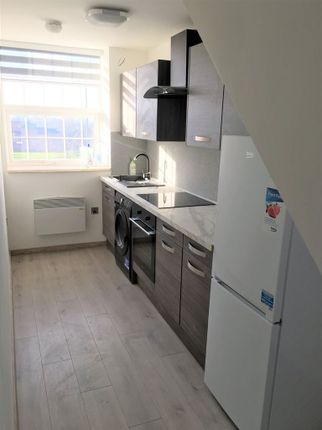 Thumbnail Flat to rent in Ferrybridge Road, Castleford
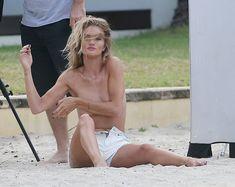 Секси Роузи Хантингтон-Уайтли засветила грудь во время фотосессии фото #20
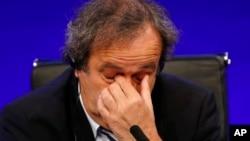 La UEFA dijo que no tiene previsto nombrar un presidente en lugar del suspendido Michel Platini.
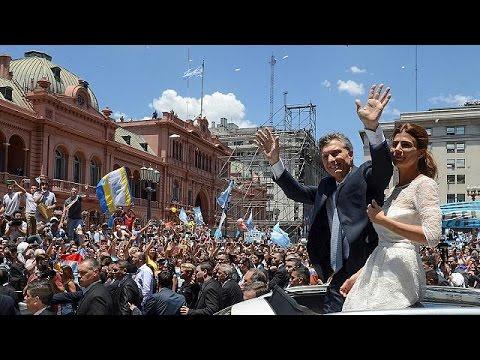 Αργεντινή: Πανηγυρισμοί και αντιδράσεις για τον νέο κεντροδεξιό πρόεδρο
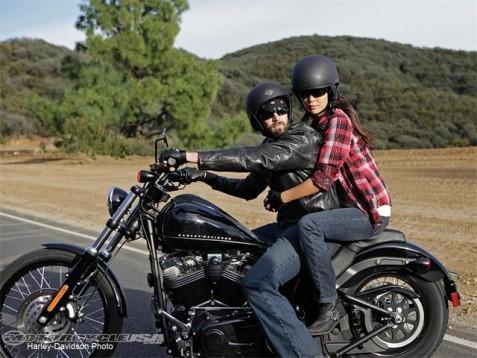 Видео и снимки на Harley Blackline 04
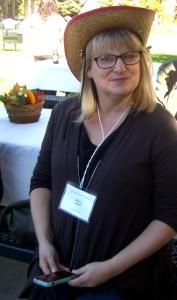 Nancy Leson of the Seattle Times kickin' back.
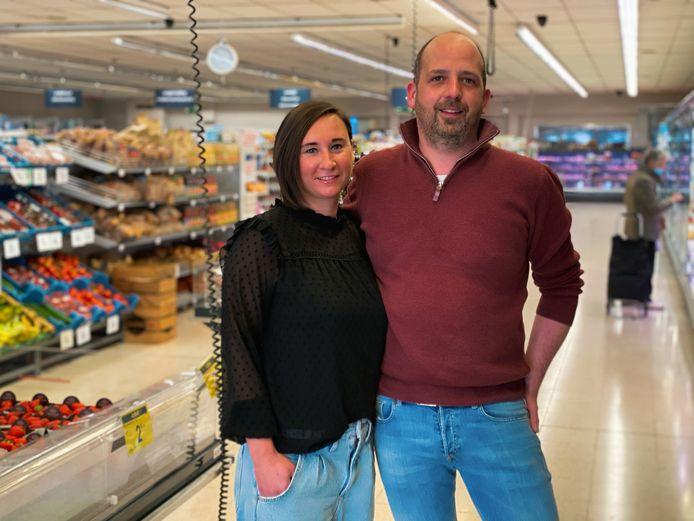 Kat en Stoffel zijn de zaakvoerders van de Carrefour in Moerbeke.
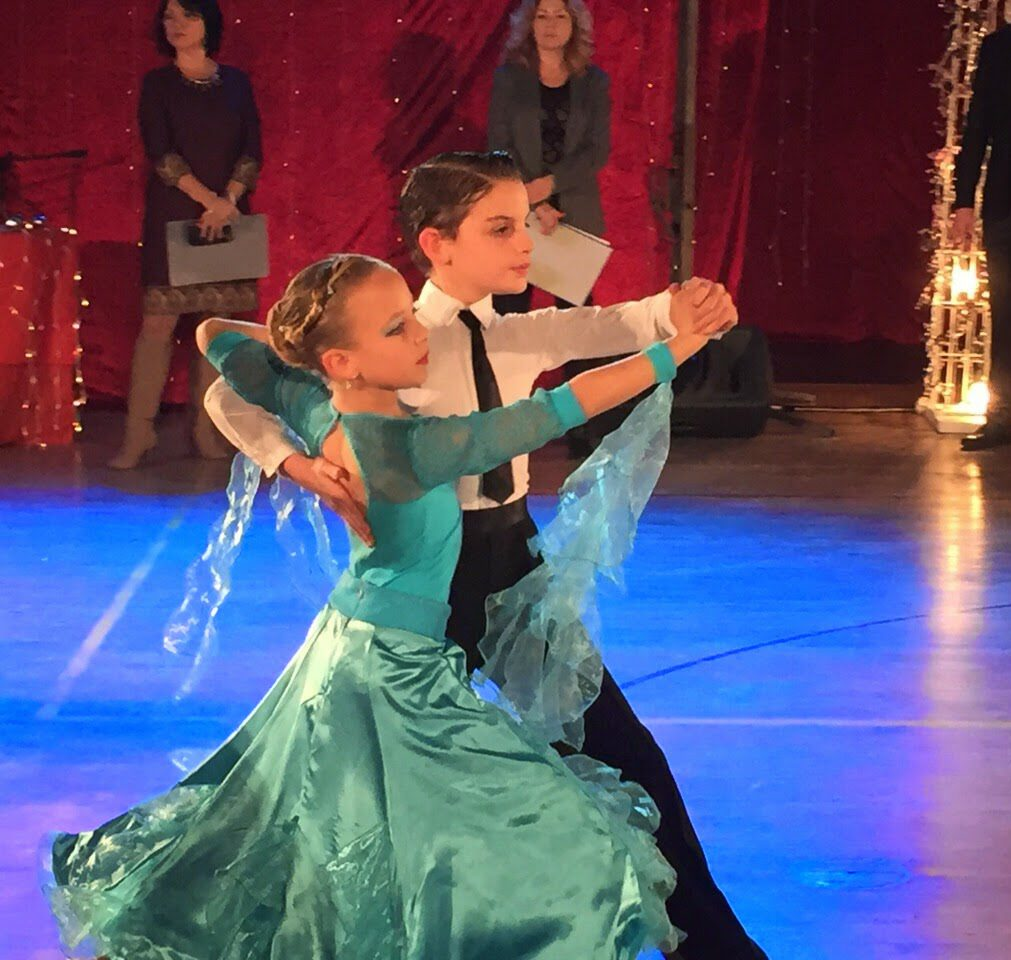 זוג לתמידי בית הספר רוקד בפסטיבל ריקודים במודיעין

---------------

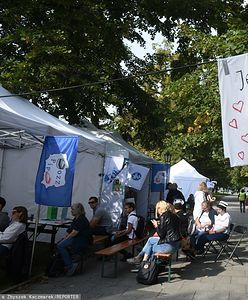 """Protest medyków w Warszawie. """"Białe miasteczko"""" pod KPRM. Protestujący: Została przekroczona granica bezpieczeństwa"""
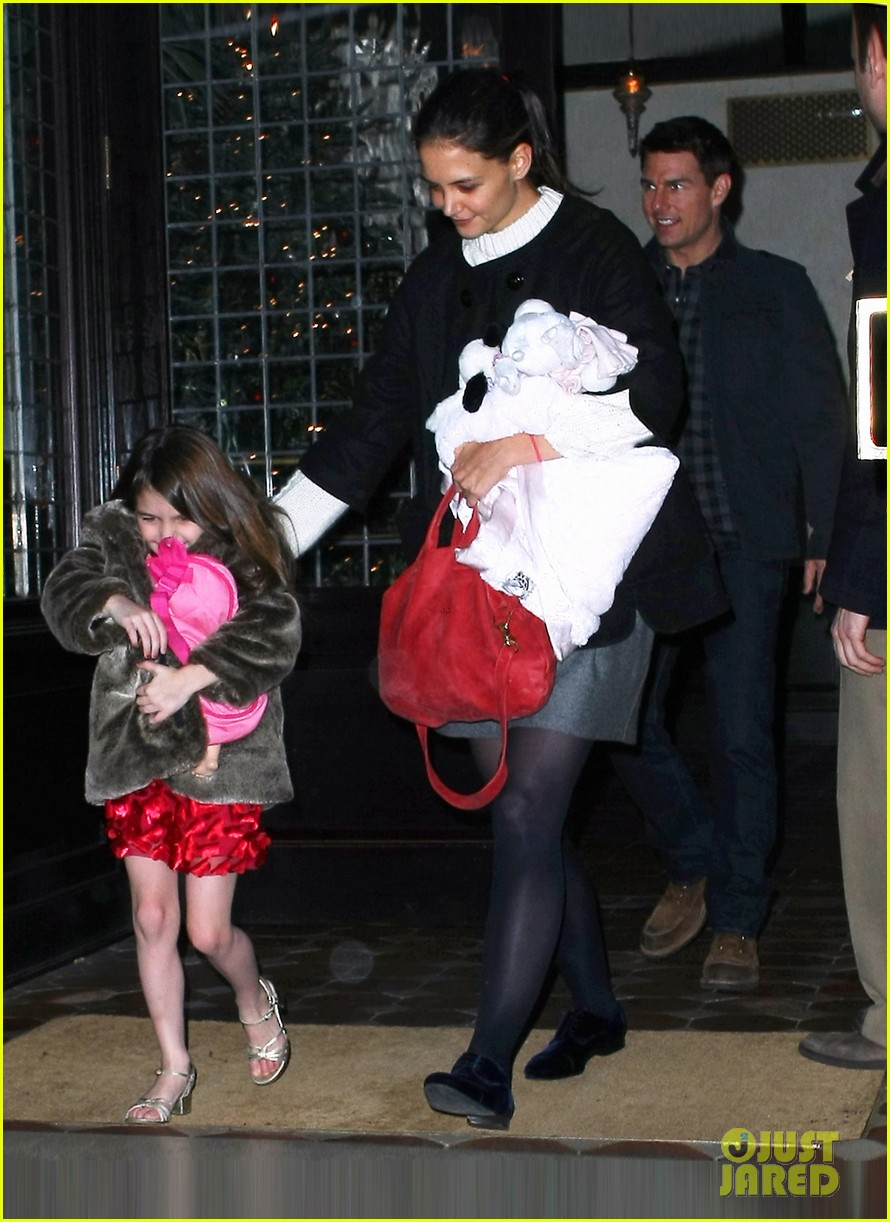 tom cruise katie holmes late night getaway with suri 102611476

---------------

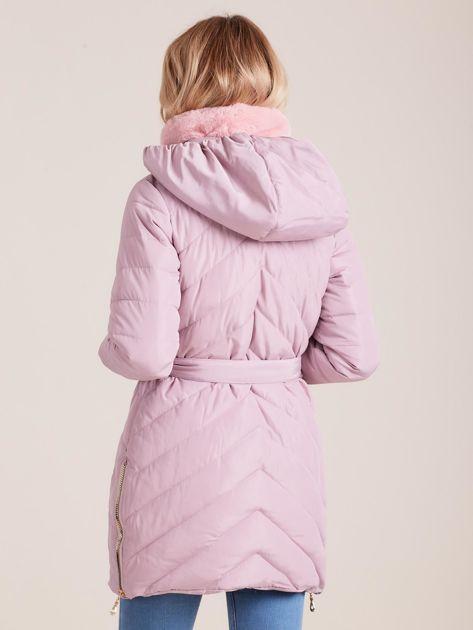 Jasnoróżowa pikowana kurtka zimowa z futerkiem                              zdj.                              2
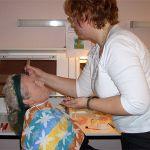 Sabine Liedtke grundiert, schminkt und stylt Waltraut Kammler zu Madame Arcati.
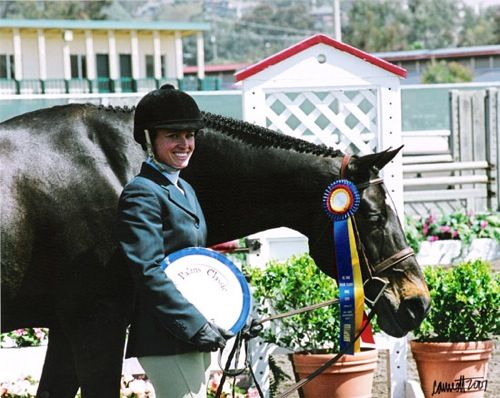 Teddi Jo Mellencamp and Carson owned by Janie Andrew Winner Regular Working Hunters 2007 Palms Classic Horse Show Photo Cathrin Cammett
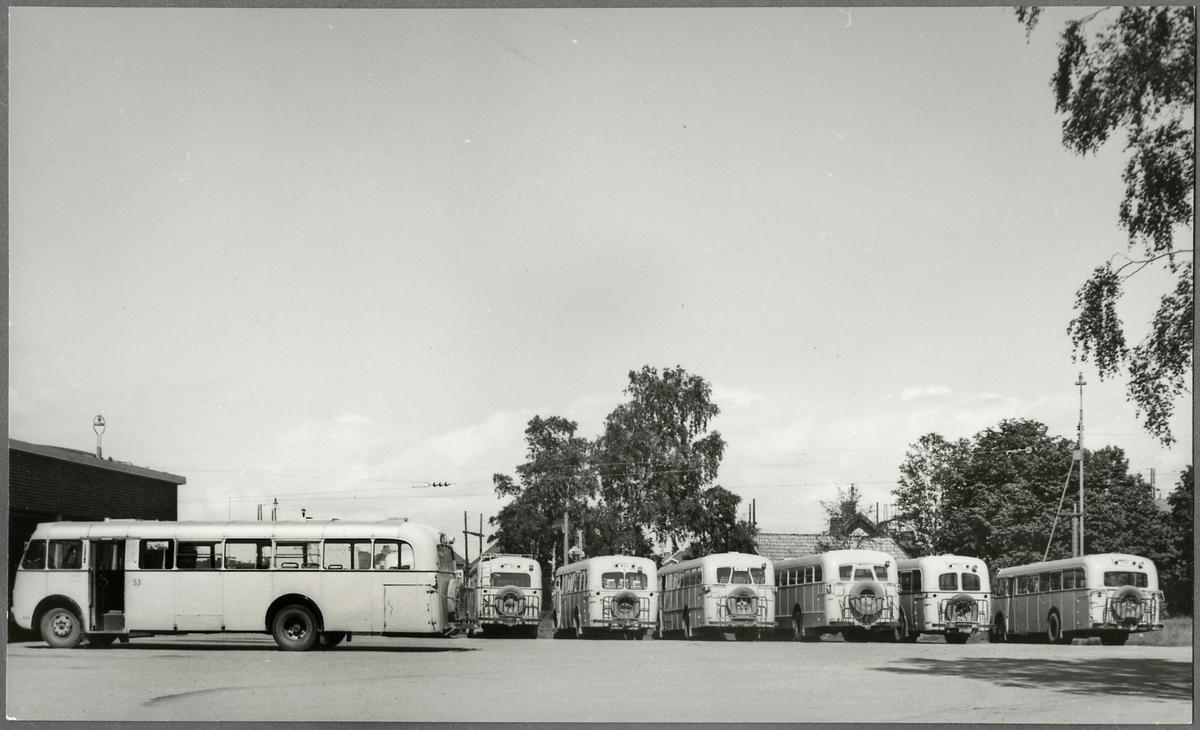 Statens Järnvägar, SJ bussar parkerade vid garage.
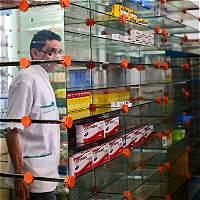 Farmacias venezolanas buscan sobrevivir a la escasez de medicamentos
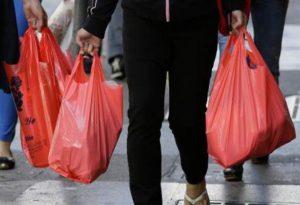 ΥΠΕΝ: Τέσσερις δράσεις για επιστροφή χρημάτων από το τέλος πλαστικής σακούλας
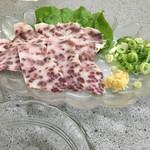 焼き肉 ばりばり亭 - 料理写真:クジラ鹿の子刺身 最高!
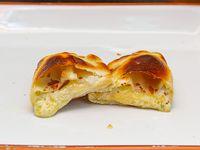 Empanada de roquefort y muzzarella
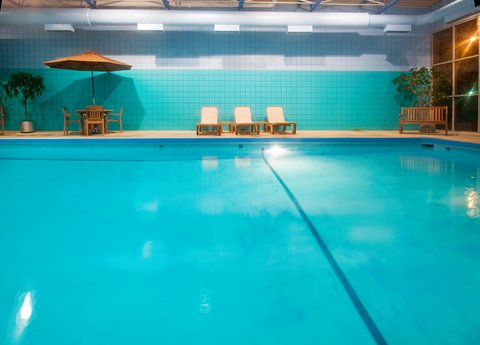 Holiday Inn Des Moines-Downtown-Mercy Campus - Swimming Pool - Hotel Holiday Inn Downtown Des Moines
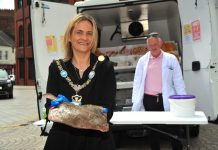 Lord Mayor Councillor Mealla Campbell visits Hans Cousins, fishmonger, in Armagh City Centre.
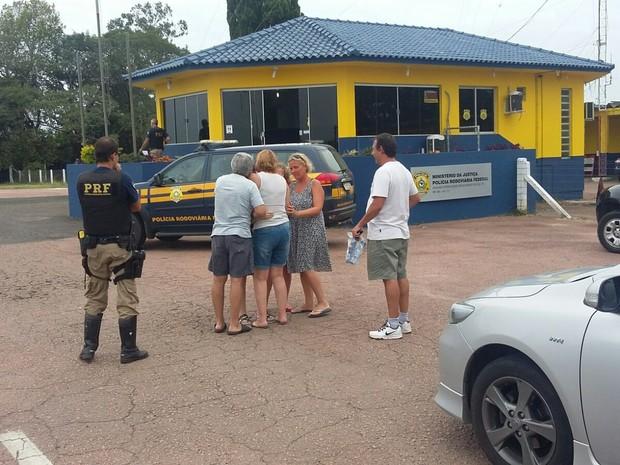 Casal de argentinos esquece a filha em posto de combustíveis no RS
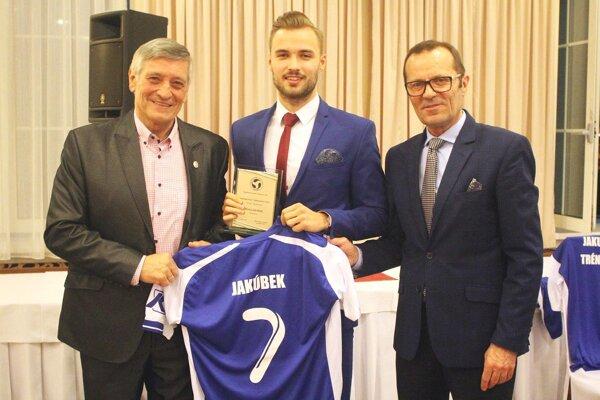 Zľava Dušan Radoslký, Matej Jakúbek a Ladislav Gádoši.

---------------

__Your goal__
Here the job is to copy the listing above word for word, starting at the line with "Holiday Inn Des" and ending at the line with "Zľava Dušan Radoslký, Matej", and to leave out the pictures.

__Response for this exercise__
 Holiday Inn Des Moines-Downtown-Mercy Campus - Swimming Pool - Hotel Holiday Inn Downtown Des Moines
 Lord Mayor Councillor Mealla Campbell visits Hans Cousins, fishmonger, in Armagh City Centre.
 Casal de argentinos esquece a filha em posto de combustíveis no RS
 Zľava Dušan Radoslký, Matej Jakúbek a Ladislav Gádoši.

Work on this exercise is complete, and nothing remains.